**DIRECTIONS**:
Answer these questions using the court excerpt on the sidewalk defect below.
1. Which two cases does the excerpt cite generally on questions of notice and whether the defendant caused and created the defect?
2. What did the expert's opinion name as the cause of the lifted sidewalk?
3. According to her testimony, when and why did the defendant last visit the property?

**DOCUMENT TEXT**:
Finally, there are also questions of fact as to actual or constructive notice, as well as whether defendant caused and created the defect (see generally, Yarborough v. City of New York, 10 N.Y.3d 726 [2008] and San Marco v. Village/Town of Mount Kisco, 16 N.Y.3d 111 [2010]). While plaintiff need not prove that a private homeowner performed repairs that immediately resulted in a dangerous condition, plaintiff must still prove that an uneven sidewalk was the result of negligent repairs to avail herself of the cause and create doctrine (Villamar v. Pacheco, 135 A.D.3d 853, 854 [2d Dept. 2016] and Soto v. City of New York, 1 A.D.3d 346, 346 [2d Dept. 2003]). However, considering the expert's opinion that the tree roots were the cause of the lifted sidewalk, a question of fact exists as to the nature and quality of the repairs vis-a-vis the known presence of the tree. The expert's opinion is silent on this issue. Absent proof that the repair work was performed negligently, then defendant's testimony and credibility regarding actual or constructive notice of the alleged defect should be Weighed by a jury. Defendant testified that she would regularly inspect the property during the summertime (NYSCEF DOC. 43, pp. 13-14), but that to the best of her recollection, the last time that she would have visited the property was in October 2018 for Sukkot to visit friends (three months prior to plaintiffs accident) and she did not think she saw the crack in the sidewalk (Id. at pp. 23-24).

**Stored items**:
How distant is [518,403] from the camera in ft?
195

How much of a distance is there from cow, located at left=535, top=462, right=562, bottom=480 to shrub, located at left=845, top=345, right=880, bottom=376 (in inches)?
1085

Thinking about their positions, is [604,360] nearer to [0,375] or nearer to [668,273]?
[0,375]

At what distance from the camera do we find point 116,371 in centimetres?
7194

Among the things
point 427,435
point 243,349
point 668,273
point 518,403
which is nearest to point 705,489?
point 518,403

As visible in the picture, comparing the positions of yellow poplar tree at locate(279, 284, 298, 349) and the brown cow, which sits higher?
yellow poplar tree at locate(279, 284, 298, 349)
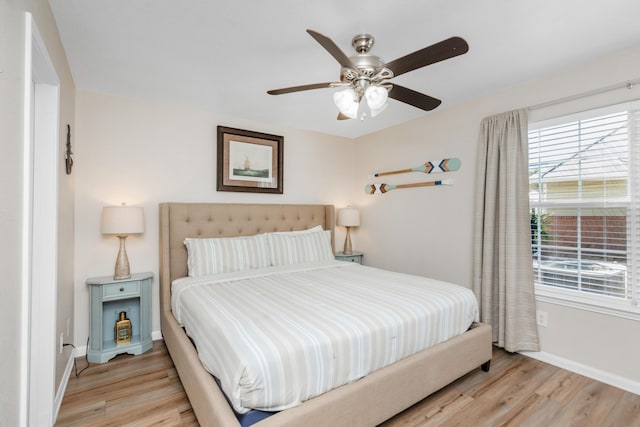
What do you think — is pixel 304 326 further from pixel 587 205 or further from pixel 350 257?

**SOLUTION TO THIS EXERCISE**:
1. Yarborough v. City of New York, 10 N.Y.3d 726 [2008], and San Marco v. Village/Town of Mount Kisco, 16 N.Y.3d 111 [2010].
2. The tree roots.
3. In October 2018, for Sukkot, to visit friends. That was three months before the plaintiff's accident.